Why it matters: NDSU is one of the state’s largest research and workforce producers. The president’s plan requests seed and program funding to accelerate retention, shorten time‑to‑degree and expand workforce‑aligned credentials in engineering, agriculture, nursing and allied health.
Cook reviewed enrollment and campus initiatives, thanked the legislature for prior support (including a tuition freeze and a $59 million legislative allocation toward an engineering complex), and described fundraising progress: “we've raised over $40,000,000,” he said, and highlighted a $25 million private gift that large donors and the university foundation delivered to the engineering project.
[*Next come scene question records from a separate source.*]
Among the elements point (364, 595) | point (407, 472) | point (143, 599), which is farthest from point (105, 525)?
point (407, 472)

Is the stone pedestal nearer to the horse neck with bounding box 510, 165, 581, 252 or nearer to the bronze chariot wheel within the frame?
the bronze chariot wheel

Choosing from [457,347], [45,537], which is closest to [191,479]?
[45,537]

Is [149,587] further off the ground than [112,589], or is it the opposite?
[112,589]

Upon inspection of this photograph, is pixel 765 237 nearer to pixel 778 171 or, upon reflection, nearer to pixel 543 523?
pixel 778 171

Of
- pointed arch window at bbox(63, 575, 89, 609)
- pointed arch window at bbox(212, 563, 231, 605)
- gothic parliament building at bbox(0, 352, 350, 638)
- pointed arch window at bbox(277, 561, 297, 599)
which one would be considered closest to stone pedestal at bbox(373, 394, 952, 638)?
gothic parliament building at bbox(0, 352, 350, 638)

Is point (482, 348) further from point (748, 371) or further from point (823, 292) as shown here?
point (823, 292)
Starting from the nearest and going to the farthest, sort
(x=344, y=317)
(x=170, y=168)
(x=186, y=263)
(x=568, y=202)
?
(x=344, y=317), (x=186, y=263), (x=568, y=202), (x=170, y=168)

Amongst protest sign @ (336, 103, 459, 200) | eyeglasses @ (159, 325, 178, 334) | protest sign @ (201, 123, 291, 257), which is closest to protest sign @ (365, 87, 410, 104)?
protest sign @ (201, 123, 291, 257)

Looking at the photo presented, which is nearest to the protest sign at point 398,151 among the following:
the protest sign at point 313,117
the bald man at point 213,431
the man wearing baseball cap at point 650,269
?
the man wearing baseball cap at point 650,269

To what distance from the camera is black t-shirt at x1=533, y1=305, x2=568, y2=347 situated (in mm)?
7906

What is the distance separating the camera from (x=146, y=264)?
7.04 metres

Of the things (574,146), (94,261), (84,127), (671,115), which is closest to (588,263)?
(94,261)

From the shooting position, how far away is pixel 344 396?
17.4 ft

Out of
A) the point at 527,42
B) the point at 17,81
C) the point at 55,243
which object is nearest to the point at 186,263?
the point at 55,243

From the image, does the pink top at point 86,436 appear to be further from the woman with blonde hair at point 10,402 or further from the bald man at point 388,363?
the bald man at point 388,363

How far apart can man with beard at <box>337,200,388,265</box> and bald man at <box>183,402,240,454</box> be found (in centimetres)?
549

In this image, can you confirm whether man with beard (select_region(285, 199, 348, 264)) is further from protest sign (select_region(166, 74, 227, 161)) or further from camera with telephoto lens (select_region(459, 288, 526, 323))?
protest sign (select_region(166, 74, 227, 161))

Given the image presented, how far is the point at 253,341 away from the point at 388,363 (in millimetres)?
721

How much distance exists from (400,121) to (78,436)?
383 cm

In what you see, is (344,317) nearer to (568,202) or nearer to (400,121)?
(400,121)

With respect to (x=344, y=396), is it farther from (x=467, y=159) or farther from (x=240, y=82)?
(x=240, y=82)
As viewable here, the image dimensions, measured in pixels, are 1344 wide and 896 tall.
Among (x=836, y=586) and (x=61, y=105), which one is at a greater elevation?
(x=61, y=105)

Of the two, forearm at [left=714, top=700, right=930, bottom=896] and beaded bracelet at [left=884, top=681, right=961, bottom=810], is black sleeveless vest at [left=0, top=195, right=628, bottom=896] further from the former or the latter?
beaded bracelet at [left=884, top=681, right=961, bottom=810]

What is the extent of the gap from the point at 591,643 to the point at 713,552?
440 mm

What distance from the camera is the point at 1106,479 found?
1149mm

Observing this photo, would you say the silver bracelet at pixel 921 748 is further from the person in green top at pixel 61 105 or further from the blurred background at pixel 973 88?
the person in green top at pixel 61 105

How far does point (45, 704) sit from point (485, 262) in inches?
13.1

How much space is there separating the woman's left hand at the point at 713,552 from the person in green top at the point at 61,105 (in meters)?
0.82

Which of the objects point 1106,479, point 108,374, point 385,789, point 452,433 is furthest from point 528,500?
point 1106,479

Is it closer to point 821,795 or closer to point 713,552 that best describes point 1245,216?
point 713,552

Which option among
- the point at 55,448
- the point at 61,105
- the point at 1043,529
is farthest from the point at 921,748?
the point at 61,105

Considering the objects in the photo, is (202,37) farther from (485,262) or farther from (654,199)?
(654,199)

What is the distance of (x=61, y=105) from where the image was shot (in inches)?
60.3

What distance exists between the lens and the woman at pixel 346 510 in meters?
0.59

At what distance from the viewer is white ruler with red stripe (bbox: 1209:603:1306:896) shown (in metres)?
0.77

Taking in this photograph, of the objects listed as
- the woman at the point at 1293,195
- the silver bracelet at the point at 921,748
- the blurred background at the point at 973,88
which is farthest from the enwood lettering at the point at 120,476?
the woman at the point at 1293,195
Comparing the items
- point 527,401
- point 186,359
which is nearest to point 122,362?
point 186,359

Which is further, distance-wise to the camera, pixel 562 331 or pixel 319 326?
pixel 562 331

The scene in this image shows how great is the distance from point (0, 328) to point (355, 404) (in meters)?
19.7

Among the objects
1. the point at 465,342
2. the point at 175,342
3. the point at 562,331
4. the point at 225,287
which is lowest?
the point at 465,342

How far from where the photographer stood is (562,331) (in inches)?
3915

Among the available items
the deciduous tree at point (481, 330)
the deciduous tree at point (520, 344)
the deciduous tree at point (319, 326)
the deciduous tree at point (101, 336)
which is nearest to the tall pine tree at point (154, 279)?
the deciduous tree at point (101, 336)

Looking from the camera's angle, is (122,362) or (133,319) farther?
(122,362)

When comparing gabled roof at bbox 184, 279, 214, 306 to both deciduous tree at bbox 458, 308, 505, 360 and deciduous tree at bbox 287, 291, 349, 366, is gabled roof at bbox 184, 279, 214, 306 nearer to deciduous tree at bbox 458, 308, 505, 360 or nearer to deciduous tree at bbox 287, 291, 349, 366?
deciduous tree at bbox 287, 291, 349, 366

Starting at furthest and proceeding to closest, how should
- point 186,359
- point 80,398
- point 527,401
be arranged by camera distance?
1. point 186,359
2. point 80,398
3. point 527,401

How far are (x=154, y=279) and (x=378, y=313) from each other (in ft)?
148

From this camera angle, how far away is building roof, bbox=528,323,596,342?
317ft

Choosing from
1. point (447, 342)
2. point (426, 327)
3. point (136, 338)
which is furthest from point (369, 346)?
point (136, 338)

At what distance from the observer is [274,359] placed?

Cook reviewed a $4.8 million one‑time education transformation fund the legislature provided earlier and said that initial investments helped raise first‑year retention by nearly two percentage points. He proposed a three‑part New Horizons package for the coming biennium: $5 million for student success foundations (advising, learning assistants in STEM, career services and year‑round programming); $15 million to accelerate precision agriculture, engineering and materials‑science capacity; and $15 million for pharmacy, nursing and allied‑health workforce expansion. Cook asked the committee to consider the three asks as complementary, saying the $5 million seed enhances the other two investments’ prospects for success.
Cook also described NDSU Transform, the university’s internal cost and program restructuring effort: $24 million in budget reductions, about 80 FTE reductions, and elimination or teach‑out of roughly 29 academic programs identified as high‑cost/low‑enrollment. He emphasized that degree teach‑outs would preserve students’ ability to finish degrees but that some cuts and reorganization will be phased.
Cook noted institutional financial strength: Moody’s A3 bond rating and declining long‑term debt burdens tied to previous downtown and research‑park bonds that he expects to retire by the early 2030s. He summarized other priorities (high performance computing, research growth tied to large federal grants, and Indiana‑style industry task forces) and said NDSU will return with more granular program level detail in future hearings.
Ending: Cook said the New Horizons strategy aims to boost graduates by an estimated 35% over time by shortening time‑to‑degree, expanding year‑round and stackable credentials and strengthening industry partnerships; he asked the legislature to consider the biennial package as a coordinated investment.